In the story, we find that even witches and magicians are human with human faults and human desires. Their ability to practice magic does not necessarily set them apart from others but it merely helps to make up who they are, similar to an accent or a personality trait. The story is about how Sophie tries to break her own curse while attempting to help and interact with the others around her, magical or otherwise.
The novel was written in 1986 and was so successful that two sequels followed it: Castle in the Air and House of Many Ways. The works of Jones have often been compared to the Harry Potter book because of similar themes, and due to the success of the Harry Potter books many of Jones’ books have experienced a resurgence in popularity. Howl’s Moving Castle was made into a movie in 2004 by Hayao Miyazaki and produced by his company Studio Gibli Films. The movie was nominated for best-animated film for that year.
As a fan of anime and Japanese culture, my husband got me interested in the Miyazaki films, which I was skeptical about but quickly became a fan of as well. The first Miyazaki film I saw was Spirited Away (2001) and soon after that Chris showed me other great Miyazaki films such as Princess Mononoke, Castle in the Sky, Kiki’s Delivery Service, and Howl’s Moving Castle. Since Howl’s Moving Castle, I have seen Miyazaki’s movies Ponyo, The Secret World of Arriety and am dying to see his newest film and supposedly his last, The Wind Rises. I enjoy his film because they are unique in that the animation is distinct from the usual Disney movie, the stories are child appropriate but are certainly geared towards adults, and the voice acting (especially on his later works) has been phenomenal.
Howl’s Moving Castle has Christian Bale performing the character of Howl. If you have read my other reviews (The Prestige and Little Women), then you know that I am a pretty big fan of Bale. Also, Howl’s Moving Castle has Emily Mortimer (The Newsroom) as Young Sophie, Lauren Bacall as the Witch of the Waste, Billy Crystal as the lovable fire demon, Josh Hucherson (The Hunger Games) as Michael, Blythe Danner as Suliman and Jena Malone (The Hunger Games) as Sophie’s sister. Aside from the beautiful and intriguing animation that Miyazaki provides, there is a wonderful cast that brings the story to life.
The novel is in the same thread as the movie (or vice versa) but the story does vary to fit some of Miyazaki’s familiar themes. Jones’ make-up of the characters is, for the most part, honored in the film adaptation. It is simply that the movie’s characters end up getting involved in different activities than in the book. I enjoyed both the book and the movie for some of the same reasons and for different reasons as well.

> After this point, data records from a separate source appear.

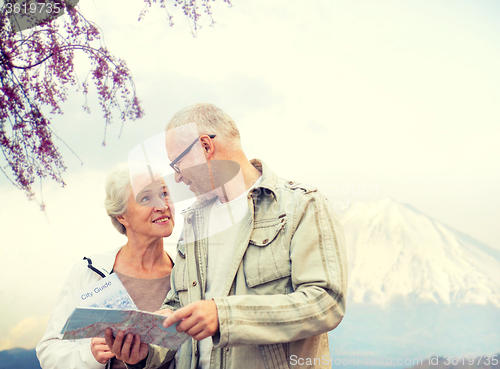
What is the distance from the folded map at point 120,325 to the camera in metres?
0.96

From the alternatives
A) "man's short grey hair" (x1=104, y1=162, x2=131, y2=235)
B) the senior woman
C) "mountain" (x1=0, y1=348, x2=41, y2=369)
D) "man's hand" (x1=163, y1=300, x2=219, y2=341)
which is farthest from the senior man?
"mountain" (x1=0, y1=348, x2=41, y2=369)

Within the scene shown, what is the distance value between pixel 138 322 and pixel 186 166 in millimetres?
551

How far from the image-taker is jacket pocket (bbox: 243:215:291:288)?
112cm

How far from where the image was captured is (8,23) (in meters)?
2.43

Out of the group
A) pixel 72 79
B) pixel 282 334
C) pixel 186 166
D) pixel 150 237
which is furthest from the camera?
pixel 72 79

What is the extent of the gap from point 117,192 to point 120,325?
2.86ft

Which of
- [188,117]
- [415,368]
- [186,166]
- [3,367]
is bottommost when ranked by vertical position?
[415,368]

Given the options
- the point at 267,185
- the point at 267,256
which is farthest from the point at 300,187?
the point at 267,256

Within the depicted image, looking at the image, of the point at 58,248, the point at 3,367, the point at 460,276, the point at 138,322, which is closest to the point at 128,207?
the point at 138,322

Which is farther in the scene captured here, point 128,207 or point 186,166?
point 128,207

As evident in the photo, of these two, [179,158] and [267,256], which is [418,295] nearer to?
[267,256]

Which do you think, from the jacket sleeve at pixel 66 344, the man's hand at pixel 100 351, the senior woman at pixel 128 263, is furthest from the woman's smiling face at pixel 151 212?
the man's hand at pixel 100 351

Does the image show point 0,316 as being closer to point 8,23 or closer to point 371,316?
point 8,23

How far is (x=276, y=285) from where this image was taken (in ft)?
3.71
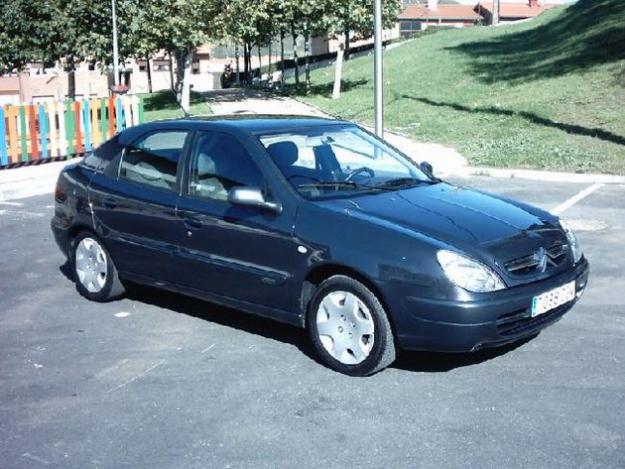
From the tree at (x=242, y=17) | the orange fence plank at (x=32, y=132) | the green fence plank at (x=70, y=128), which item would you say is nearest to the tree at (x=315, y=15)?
the tree at (x=242, y=17)

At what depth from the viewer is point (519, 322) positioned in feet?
15.2

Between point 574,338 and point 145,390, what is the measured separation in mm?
2859

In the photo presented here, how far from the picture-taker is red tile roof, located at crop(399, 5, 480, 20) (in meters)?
89.3

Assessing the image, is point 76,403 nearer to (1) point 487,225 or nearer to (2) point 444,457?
(2) point 444,457

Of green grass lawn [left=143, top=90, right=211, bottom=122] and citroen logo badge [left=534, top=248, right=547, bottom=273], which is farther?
green grass lawn [left=143, top=90, right=211, bottom=122]

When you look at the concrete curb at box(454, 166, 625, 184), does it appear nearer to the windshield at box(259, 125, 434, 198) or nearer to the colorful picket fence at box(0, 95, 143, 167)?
the windshield at box(259, 125, 434, 198)

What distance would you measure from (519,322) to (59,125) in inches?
512

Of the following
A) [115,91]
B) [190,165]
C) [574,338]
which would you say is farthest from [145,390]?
[115,91]

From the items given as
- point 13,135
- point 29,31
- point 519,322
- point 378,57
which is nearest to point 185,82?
point 29,31

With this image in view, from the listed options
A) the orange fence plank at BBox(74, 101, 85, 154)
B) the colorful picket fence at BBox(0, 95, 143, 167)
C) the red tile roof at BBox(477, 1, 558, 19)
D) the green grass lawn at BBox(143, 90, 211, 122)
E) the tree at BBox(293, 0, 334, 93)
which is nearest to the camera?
the colorful picket fence at BBox(0, 95, 143, 167)

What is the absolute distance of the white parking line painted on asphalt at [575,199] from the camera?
10.3 m

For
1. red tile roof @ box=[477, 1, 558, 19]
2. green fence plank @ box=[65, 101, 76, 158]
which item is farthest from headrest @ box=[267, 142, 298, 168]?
red tile roof @ box=[477, 1, 558, 19]

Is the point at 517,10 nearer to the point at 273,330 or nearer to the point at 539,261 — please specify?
the point at 273,330

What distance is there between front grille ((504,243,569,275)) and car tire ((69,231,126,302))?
3.23 m
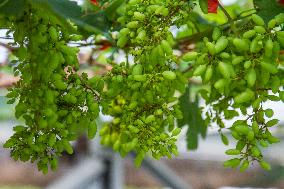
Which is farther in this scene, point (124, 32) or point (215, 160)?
point (215, 160)

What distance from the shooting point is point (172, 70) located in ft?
2.83

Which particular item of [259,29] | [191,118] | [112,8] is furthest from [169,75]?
[191,118]

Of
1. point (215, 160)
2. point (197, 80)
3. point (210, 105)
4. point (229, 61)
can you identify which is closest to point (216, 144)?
point (215, 160)

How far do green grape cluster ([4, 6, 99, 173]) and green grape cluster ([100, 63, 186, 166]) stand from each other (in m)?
0.04

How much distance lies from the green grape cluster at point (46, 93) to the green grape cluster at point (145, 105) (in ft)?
0.14

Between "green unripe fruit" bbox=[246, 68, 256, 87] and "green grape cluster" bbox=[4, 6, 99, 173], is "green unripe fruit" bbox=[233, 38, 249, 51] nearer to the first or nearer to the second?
"green unripe fruit" bbox=[246, 68, 256, 87]

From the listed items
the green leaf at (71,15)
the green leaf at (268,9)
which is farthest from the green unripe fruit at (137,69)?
the green leaf at (268,9)

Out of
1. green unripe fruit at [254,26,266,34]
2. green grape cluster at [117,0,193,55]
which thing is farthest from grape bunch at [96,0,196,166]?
green unripe fruit at [254,26,266,34]

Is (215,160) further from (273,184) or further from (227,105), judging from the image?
(227,105)

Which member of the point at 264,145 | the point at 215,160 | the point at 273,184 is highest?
the point at 215,160

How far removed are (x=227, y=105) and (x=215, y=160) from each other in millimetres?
4174

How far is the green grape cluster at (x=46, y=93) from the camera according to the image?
2.68 feet

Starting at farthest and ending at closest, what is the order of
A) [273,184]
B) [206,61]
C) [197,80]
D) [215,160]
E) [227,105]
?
[215,160] < [273,184] < [197,80] < [227,105] < [206,61]

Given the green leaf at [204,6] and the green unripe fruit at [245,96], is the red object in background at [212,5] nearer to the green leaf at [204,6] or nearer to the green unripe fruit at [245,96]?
the green leaf at [204,6]
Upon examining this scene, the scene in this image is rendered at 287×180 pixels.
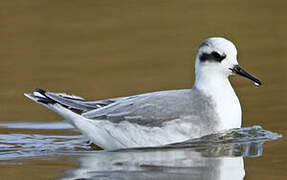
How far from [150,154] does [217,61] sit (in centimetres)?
151

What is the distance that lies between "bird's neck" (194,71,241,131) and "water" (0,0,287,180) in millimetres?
287

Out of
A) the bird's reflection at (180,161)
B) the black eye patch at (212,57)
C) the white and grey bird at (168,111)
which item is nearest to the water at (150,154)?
the bird's reflection at (180,161)

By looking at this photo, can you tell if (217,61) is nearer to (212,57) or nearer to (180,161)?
(212,57)

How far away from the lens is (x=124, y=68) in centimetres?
1245

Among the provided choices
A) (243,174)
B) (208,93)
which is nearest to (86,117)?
(208,93)

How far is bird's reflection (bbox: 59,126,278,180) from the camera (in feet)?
25.7

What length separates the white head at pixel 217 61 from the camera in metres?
9.45

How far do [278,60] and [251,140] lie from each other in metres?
3.42

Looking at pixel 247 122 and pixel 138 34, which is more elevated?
pixel 138 34

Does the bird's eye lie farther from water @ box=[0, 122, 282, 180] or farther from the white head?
water @ box=[0, 122, 282, 180]

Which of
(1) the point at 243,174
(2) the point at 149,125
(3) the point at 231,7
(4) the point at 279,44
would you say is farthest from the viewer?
(3) the point at 231,7

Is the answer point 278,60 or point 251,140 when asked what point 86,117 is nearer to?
point 251,140

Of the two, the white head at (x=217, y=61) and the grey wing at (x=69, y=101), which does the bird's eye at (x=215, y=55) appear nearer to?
the white head at (x=217, y=61)

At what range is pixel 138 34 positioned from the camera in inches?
559
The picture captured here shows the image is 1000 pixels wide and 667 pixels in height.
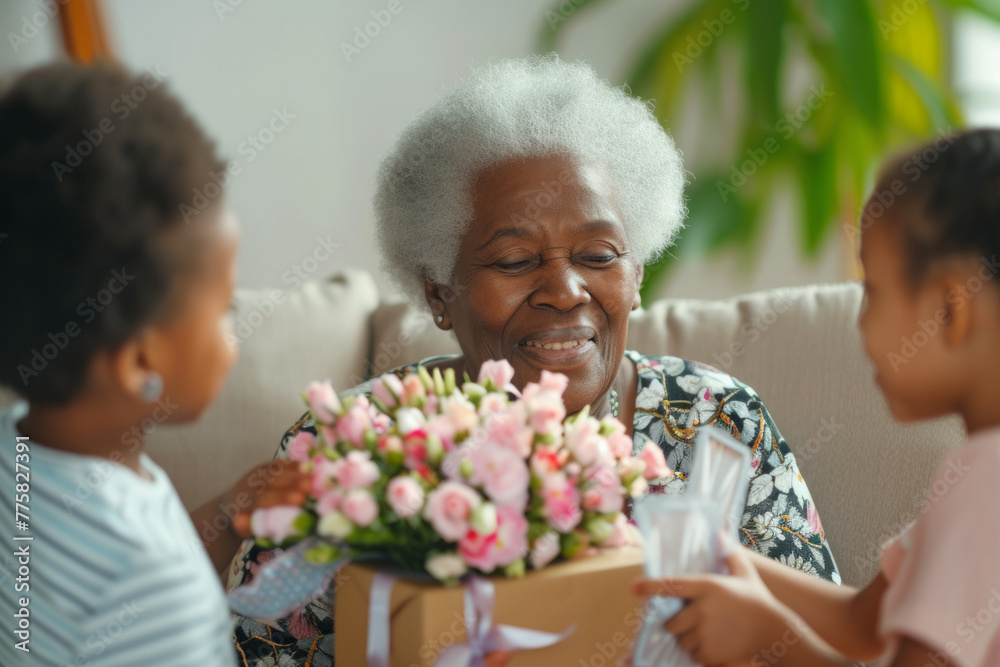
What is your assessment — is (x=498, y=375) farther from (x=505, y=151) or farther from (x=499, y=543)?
(x=505, y=151)

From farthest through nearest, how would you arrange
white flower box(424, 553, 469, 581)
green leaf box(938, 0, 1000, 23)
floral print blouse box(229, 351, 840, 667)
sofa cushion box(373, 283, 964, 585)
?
green leaf box(938, 0, 1000, 23), sofa cushion box(373, 283, 964, 585), floral print blouse box(229, 351, 840, 667), white flower box(424, 553, 469, 581)

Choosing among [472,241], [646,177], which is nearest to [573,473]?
[472,241]

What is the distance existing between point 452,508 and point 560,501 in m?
0.11

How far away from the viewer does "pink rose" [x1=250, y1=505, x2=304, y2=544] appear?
3.04ft

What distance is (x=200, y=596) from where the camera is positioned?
87cm

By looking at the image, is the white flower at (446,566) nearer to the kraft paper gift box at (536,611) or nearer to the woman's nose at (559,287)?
the kraft paper gift box at (536,611)

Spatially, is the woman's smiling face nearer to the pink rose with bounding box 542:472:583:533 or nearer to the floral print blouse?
the floral print blouse

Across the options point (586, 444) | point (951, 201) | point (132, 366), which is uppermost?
point (951, 201)

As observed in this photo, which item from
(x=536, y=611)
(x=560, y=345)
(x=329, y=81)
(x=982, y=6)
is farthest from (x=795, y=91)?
(x=536, y=611)

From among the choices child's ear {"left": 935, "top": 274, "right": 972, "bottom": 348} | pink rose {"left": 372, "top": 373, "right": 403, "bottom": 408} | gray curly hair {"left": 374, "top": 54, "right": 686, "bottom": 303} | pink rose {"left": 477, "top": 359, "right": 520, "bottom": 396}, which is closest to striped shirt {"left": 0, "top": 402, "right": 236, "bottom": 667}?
pink rose {"left": 372, "top": 373, "right": 403, "bottom": 408}

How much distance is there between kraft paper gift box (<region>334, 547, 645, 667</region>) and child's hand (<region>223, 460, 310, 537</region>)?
0.39 feet

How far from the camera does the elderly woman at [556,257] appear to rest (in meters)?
1.63

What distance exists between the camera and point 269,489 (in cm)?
99

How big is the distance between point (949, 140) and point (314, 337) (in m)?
1.49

The novel gave Howl more of a backstory, which added to his humanity and made him relatable in spite of his abilities. The movie was written so that there was a war going on which gave the filmmaker the means to make a comment on whether or not war was right or wrong (supposedly Miyazaki was inspired to write about this in light of the war in Iraq). If you have experienced and enjoyed the movie, like myself, then you would like the book as well and vice versa.
I would recommend this book to any Miyazaki fans and to any fans of fantasy novels. I listened to this book, which I enjoyed as the book was not terribly long and the narrator did a great job distinguishing the characters. Although different from many of the young adult novels that have been published recently, I can see this book appealing to a younger audience as well.